*** Opening of DATA FOR REVIEW ***

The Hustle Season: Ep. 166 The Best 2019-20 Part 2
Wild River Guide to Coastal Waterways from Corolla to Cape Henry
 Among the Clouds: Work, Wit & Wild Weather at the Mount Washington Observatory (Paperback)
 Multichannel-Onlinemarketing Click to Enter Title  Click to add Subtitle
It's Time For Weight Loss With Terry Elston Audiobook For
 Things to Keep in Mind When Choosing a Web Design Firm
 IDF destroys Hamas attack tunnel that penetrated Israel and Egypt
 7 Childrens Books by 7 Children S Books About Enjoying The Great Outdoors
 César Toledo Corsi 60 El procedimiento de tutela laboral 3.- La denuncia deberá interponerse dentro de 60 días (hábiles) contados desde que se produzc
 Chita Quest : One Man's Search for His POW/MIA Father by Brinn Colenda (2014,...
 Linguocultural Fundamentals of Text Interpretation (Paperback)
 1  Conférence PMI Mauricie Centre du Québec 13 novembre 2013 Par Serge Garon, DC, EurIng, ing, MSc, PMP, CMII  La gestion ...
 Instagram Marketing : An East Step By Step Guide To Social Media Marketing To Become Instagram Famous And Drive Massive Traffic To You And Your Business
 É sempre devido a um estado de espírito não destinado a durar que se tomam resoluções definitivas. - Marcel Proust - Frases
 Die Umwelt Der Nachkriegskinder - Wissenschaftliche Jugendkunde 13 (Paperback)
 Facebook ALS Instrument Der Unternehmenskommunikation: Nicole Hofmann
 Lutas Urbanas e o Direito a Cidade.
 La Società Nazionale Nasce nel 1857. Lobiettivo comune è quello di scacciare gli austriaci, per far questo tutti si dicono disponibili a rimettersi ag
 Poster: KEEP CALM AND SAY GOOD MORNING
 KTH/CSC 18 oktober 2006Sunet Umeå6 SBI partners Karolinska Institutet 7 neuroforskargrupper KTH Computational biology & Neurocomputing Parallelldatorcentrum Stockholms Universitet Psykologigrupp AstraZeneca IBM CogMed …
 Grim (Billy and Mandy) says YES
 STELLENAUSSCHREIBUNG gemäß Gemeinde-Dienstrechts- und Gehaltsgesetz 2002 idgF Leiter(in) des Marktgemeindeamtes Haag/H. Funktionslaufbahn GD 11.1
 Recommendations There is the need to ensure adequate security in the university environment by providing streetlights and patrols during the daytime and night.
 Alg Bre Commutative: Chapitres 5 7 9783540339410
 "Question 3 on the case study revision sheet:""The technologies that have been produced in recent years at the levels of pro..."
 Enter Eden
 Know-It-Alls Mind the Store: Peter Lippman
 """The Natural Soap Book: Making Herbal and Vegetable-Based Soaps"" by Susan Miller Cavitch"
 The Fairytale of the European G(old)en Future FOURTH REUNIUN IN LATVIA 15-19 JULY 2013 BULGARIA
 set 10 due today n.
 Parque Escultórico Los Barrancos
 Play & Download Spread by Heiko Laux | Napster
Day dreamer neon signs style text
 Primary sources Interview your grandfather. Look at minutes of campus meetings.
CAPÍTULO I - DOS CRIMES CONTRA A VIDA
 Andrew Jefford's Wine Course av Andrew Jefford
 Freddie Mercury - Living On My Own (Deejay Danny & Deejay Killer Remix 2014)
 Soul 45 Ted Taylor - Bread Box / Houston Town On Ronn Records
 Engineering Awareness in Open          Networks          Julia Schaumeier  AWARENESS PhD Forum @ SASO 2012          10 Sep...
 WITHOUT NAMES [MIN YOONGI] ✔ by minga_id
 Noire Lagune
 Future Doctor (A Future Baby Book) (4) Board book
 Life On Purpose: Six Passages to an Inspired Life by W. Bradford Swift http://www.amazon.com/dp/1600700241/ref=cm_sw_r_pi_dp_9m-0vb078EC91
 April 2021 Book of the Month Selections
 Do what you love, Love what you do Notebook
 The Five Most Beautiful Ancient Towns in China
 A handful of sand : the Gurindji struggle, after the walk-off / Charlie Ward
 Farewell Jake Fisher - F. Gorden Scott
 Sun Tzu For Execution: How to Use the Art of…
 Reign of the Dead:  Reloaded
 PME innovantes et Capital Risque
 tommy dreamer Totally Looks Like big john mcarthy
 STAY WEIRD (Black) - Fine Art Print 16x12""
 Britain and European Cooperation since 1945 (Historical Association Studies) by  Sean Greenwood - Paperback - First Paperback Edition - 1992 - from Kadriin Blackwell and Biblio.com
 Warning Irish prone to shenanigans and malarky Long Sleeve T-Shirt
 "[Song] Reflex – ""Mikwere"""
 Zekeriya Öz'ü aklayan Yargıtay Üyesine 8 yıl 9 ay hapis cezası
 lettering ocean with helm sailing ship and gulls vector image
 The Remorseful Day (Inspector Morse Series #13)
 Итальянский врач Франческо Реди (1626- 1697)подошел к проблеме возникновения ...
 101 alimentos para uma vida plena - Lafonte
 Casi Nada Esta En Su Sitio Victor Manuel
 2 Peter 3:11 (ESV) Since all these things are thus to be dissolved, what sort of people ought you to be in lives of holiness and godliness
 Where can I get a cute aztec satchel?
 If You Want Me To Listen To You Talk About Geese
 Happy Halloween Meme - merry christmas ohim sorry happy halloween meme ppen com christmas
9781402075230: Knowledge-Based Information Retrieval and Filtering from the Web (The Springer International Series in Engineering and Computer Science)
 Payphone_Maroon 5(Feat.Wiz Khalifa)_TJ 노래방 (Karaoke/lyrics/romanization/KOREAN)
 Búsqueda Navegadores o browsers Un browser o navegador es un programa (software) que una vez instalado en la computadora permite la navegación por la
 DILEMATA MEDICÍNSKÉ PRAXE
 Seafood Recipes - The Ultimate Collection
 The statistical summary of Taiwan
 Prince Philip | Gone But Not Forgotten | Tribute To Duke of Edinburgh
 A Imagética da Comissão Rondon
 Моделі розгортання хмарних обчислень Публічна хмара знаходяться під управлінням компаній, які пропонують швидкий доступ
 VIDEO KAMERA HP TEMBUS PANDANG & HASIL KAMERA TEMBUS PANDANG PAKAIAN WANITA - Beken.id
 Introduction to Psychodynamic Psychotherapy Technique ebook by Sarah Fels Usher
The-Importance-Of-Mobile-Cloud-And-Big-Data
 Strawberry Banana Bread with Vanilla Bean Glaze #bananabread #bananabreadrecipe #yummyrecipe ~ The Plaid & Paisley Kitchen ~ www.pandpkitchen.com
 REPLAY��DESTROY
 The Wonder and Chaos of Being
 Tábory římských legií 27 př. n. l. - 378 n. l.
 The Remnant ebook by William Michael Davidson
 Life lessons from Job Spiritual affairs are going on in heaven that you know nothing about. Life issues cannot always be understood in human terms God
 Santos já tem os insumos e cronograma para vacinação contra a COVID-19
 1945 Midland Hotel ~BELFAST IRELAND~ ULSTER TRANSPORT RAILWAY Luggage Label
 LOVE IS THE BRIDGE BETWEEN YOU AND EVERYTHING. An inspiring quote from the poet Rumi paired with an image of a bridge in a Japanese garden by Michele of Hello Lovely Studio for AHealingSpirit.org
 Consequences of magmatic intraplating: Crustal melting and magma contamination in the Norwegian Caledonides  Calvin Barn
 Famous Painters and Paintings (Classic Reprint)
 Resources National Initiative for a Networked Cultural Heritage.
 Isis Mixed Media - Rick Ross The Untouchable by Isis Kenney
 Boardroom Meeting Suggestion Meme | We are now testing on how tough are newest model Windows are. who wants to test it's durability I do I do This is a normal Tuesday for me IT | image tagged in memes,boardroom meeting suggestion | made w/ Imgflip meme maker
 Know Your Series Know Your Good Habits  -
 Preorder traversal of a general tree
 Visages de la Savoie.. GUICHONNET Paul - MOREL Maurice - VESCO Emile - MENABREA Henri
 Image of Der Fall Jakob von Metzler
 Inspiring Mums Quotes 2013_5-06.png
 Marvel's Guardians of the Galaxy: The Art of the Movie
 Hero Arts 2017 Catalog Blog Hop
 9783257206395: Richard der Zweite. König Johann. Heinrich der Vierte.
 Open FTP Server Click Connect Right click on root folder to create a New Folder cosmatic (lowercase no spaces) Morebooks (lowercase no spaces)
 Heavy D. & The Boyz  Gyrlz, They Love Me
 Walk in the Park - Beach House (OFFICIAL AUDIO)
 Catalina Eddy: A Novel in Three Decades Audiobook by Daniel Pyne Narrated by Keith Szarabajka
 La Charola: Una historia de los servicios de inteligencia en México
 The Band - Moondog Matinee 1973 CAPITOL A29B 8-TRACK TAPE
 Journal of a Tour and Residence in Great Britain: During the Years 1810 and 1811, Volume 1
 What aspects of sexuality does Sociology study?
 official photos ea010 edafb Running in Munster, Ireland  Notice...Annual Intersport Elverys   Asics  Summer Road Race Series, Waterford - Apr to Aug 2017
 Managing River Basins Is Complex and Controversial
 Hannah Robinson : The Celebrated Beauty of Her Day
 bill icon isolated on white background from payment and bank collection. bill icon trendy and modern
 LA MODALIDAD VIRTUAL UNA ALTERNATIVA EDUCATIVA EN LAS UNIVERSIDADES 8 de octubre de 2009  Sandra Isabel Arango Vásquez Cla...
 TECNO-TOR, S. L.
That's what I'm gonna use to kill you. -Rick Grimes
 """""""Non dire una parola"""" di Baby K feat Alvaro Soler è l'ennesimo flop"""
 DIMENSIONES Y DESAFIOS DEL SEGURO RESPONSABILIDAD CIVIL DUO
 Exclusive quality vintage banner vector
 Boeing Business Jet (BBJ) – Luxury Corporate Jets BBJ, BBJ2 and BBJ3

*** Close of DATA FOR REVIEW ***

## TASK OBJECTIVE:
Print exactly the lines above from the one with "What aspects of" to the one with "Baby K feat", including both.

## COMPLETED EXERCISE:
 What aspects of sexuality does Sociology study?
 official photos ea010 edafb Running in Munster, Ireland  Notice...Annual Intersport Elverys   Asics  Summer Road Race Series, Waterford - Apr to Aug 2017
 Managing River Basins Is Complex and Controversial
 Hannah Robinson : The Celebrated Beauty of Her Day
 bill icon isolated on white background from payment and bank collection. bill icon trendy and modern
 LA MODALIDAD VIRTUAL UNA ALTERNATIVA EDUCATIVA EN LAS UNIVERSIDADES 8 de octubre de 2009  Sandra Isabel Arango Vásquez Cla...
 TECNO-TOR, S. L.
That's what I'm gonna use to kill you. -Rick Grimes
 """""""Non dire una parola"""" di Baby K feat Alvaro Soler è l'ennesimo flop"""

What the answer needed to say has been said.